- [EXERCISE PASSAGE]:
From: [s--rb--k] at [galaxy.ucr.edu] (aaron greewnood)
Newsgroups: talk.politics.guns,alt.rush-limbaugh,alt.politics.perot,alt.politics.clinton,alt.politics.usa.republican,talk.politics.misc,soc.culture.usa
Subject: FEDERALIST NO 70-1
Date: 26 Aug 1994 10:12:41 -0700

*There are two slightly different versions of No. 70 posted.
The difference is only a few words. 

FEDERALIST No. 70

The Executive Department Further Considered
From the New York Packet.
Tuesday, March 18, 1788.

HAMILTON

To the People of the State of New York:
THERE is an idea, which is not without its advocates, that a
 vigorous Executive is inconsistent with the genius of republican
 government. The enlightened well-wishers to this species of
 government must at least hope that the supposition is destitute of
 foundation; since they can never admit its truth, without at the
 same time admitting the condemnation of their own principles.

- [WORK REQUEST]:
Copy the Federalist No. 70 post above word for word, between "The Executive Department" and "their own principles.", inclusive.

- [EXTRACTED RECORDS]:
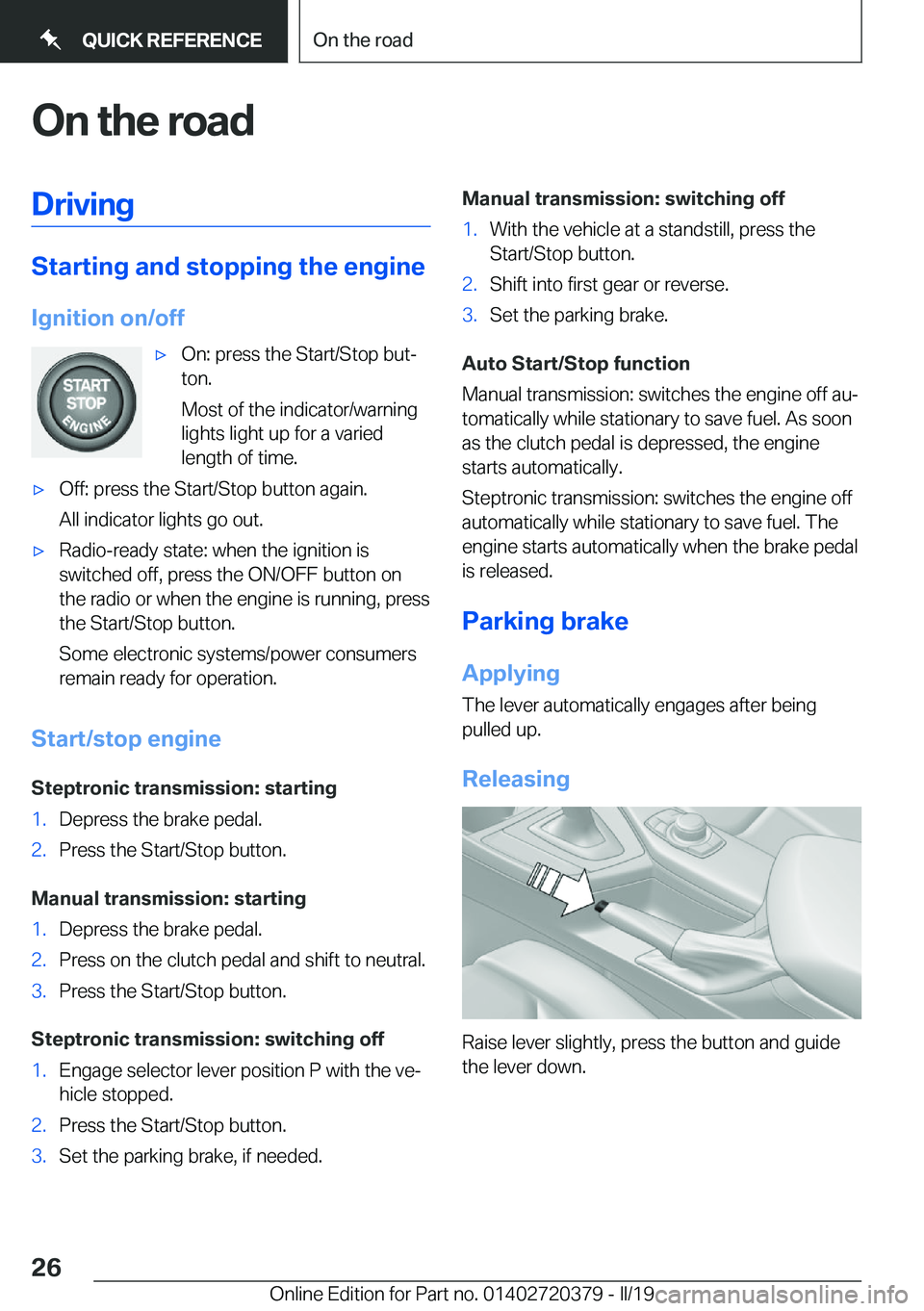 BMW 4 SERIES COUPE 2020 Owners Manual �O�n��t�h�e��r�o�a�d�D�r�i�v�i�n�g
�S�t�a�r�t�i�n�g��a�n�d��s�t�o�p�p�i�n�g��t�h�e��e�n�g�i�n�e
�I�g�n�i�t�i�o�n��o�n�/�o�f�f
'x�O�n�:��p�r�e�s�s��t�h�e��S�t�a�r�t�/�S�t�o�p��b�u�tj
�t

- [OUTPUT OF THE EXERCISE]:
The Executive Department Further Considered
From the New York Packet.
Tuesday, March 18, 1788.

HAMILTON

To the People of the State of New York:
THERE is an idea, which is not without its advocates, that a
 vigorous Executive is inconsistent with the genius of republican
 government. The enlightened well-wishers to this species of
 government must at least hope that the supposition is destitute of
 foundation; since they can never admit its truth, without at the
 same time admitting the condemnation of their own principles.